Experimental Characterization of Hydrodynamic Gating-Based Molecular Communication Transmitter
Eren Akyol, Ahmet Baha Ozturk, Iman Mokari Bolhassan, Murat Kuscu
TL;DR
The paper addresses the challenge of generating reliable, high-fidelity molecular concentration pulses in microfluidic molecular communication by experimentally validating a hydrodynamic gating-based transmitter enhanced with a zig-zag passive mixer. By controlling input pressures, it achieves programmable, reproducible pulses and demonstrates linear relationships between gating time $T_g$ and pulse width $w_p$, as well as between input inter-pulse duration $T_{pi}$ and measured inter-pulse duration $T_{pm}$, while mitigating inter-symbol interference through improved cross-sectional mixing. The work provides a practical MCU-like testbed for MC and IoBNT research, enabling more accurate pulse shaping and potentially multi-waveform transmissions in microchannels. These findings advance MC experimentation by delivering a simpler, tunable, and more reliable transmitter architecture aligned with microfluidic fabrication capabilities and pressure-driven operation.
Abstract
Molecular communication (MC) is a bio-inspired method of transmitting information using biochemical signals, promising for novel medical, agricultural, and environmental applications at the intersection of bio-, nano-, and communication technologies.

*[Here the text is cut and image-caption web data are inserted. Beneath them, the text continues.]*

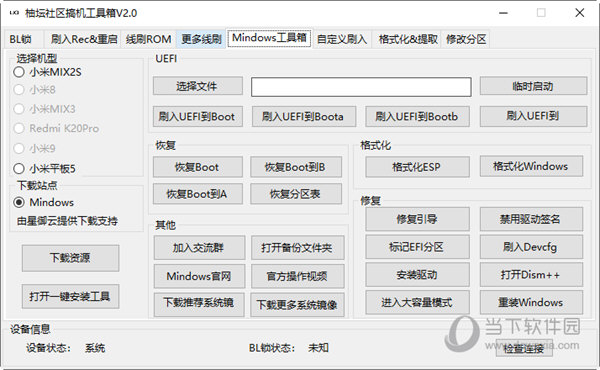 汹涌澎湃 第2页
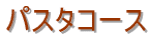 パスタコース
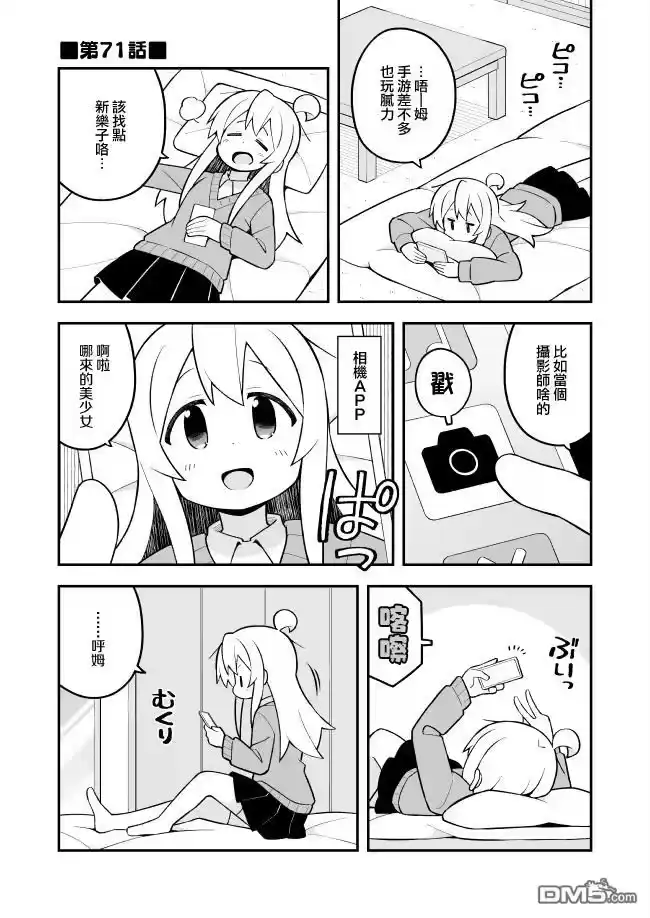 别当欧尼酱了！_h 第71话 第1页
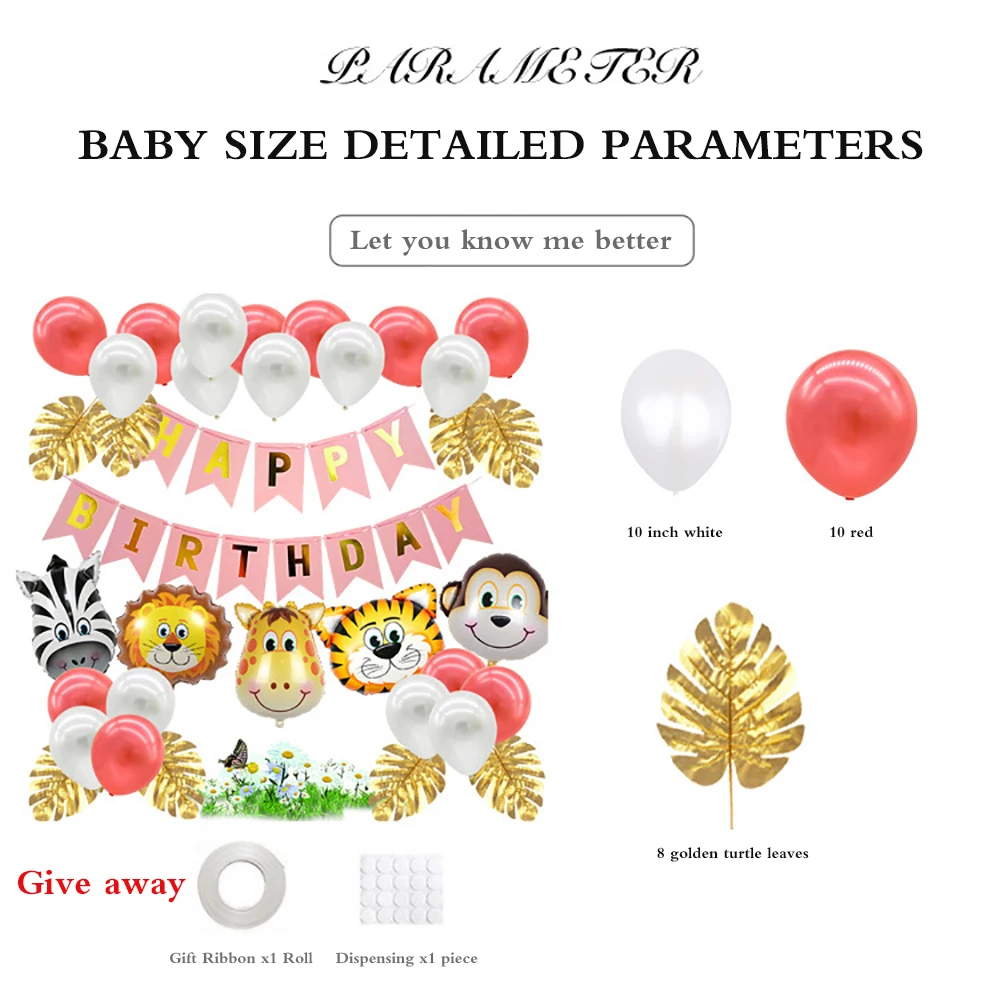 1 Набор С Днем Рождения Banner с 5 шт воздушные шары конфетти цвета розовое золото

Developing reliable MC systems for high-rate information transfer remains challenging due to the complex and dynamic nature of application environments and the physical and resource limitations of micro/nanoscale transmitters and receivers. Microfluidics can help overcome many such practical challenges by enabling testbeds that can replicate the application media with precise control over flow conditions. However, existing microfluidic MC testbeds face significant limitations in chemical signal generation with programmable signal waveforms, e.g., in terms of pulse width. To tackle this, we previously proposed a practical microfluidic MC transmitter architecture based on the hydrodynamic gating technique, a prevalent chemical waveform generation method. This paper reports the experimental validation and characterization of this method, examining its precision in terms of spatiotemporal control on the generated molecular concentration pulses. We detail the fabrication of the transmitter, its working mechanism and discuss its potential limitations based on empirical data. We show that the microfluidic transmitter is capable of providing precise, programmable, and reproducible molecular concentration pulses, which would facilitate the experimental research in MC.